Fragen als kritischer Freund:
1. Der Gedanke, einen Hub für alle Lernmaterialien zu haben (wie es z. B. die beiden
digitalen Notizbücher OneNote bzw. Evernote bieten), ist noch nicht klar definiert.
Ordnerstrukturen (wie auf dem klassischen Computer) sind sicherlich nicht die Form,
unser Wissen und unseren „Content“ in der modernen Gesellschaft und damit auch
in der modernen Schule zu strukturieren, aber ein Speicherort einfach irgendwo auf
dem Gerät ist auch nicht die Antwort (auch wenn die Suchfunktion gut ist), vor allem
dann nicht, wenn ich aus bereits erarbeiteten Wissensgebieten Neues schaffen will
bzw. dazwischen Verknüpfungen entstehen sollen. Hier sehe ich für das Arbeiten am
Gymnasium noch weiteren Bedarf nachzudenken.

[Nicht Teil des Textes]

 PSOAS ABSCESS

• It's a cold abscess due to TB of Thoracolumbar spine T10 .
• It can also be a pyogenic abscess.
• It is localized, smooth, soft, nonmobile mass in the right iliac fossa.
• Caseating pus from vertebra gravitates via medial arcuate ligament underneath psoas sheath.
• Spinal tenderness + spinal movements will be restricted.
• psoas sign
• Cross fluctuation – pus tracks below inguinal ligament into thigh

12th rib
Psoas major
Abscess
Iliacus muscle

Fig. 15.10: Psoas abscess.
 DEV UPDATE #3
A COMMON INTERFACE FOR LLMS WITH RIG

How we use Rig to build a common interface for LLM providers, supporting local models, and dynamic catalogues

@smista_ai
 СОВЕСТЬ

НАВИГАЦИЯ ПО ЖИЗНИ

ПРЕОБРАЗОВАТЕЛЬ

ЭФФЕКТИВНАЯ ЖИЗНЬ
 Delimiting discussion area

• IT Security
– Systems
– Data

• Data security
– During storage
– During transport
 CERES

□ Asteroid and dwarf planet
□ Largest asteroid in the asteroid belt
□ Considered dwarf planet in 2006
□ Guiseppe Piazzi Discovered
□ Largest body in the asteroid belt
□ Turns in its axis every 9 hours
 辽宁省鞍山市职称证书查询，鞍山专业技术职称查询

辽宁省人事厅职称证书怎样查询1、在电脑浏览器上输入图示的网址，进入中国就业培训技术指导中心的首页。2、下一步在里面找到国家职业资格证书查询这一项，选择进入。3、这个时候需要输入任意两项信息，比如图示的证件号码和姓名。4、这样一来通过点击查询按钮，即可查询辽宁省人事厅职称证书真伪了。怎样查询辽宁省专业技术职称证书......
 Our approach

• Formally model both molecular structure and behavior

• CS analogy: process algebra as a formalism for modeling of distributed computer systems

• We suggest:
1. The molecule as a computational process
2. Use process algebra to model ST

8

2. Die (zum Schulkonzept passende radikale) Reflexion über die Technikorientierung
wird momentan noch abgelehnt. Diese wäre z. B. durch eine medienfreie Woche
denkbar (auch ohne Bücher etc.), um zu erfahren, inwiefern Medien auch mein
Leben bestimmen. Medienkompetenz ist hier m. E. noch nicht in aller Konsequenz
zuende gedacht, wenn man das Ziel hat, Schülerinnen und Schüler zu einem
selbstbestimmten Leben zu führen. Gerade einer Schule, die stark auf die technische
Dimension setzt, würde diese Methode der „digitalen Diät“, die viele Technik-Geeks
nutzen, gut zu Gesicht stehen. Lernen, gerade im Bereich der Persönlichkeitsbildung
und dem sozialen Miteinander, findet ja in der Face-to-Face Interaktion mit Anderen
statt.
3. Einer Einordnung der eigenen pädagogischen (!) Arbeit wollen sich die Protagonisten
der Schule zunächst entziehen. Es lassen sich viele Ansätze der Reformpädagogik
erkennen, u. a. auch das aufgabenorientierte Lernen (Task-based Learning), eine
Diskussion über diese Einbettung wurde jedoch tendenziell abgelehnt. Die
Vermutung ist hier, dass die Abgrenzung zu traditionellen Methoden der Vermittlung
zum Konzept der Außendarstellung gehören. Lieber orientiert man sich bei Inhalten,
Methoden und Raumgestaltung an den Großraumbüros (bzw. eher kreativen
Spielwiesen) von Unternehmen wie Apple und Google, deren Arbeitsplätze geprägt
sind von variablen Sitzmöbeln, differenzierter Lichtgestaltung und insgesamt so
angenehmem Ambiente.
Fazit
Alles in allem war diese Hospitation, für deren Ermöglichung wir sehr dankbar sind, vielleicht
ein Blick in die Zukunft des Lernens, vielleicht ein Blick in ein Labor, dem viel probiert wird
und in dem zunächst „alle Fehler gemacht“ werden, so der Geschäftsführer Florian Kesseler,
um zeitgemäßen Formen des Lernens näher zu kommen. Wir lernen gerne mit und
versuchen, mache Fehler bei der Umsetzung unserer aktuellen Lerndesigns zu vermeiden.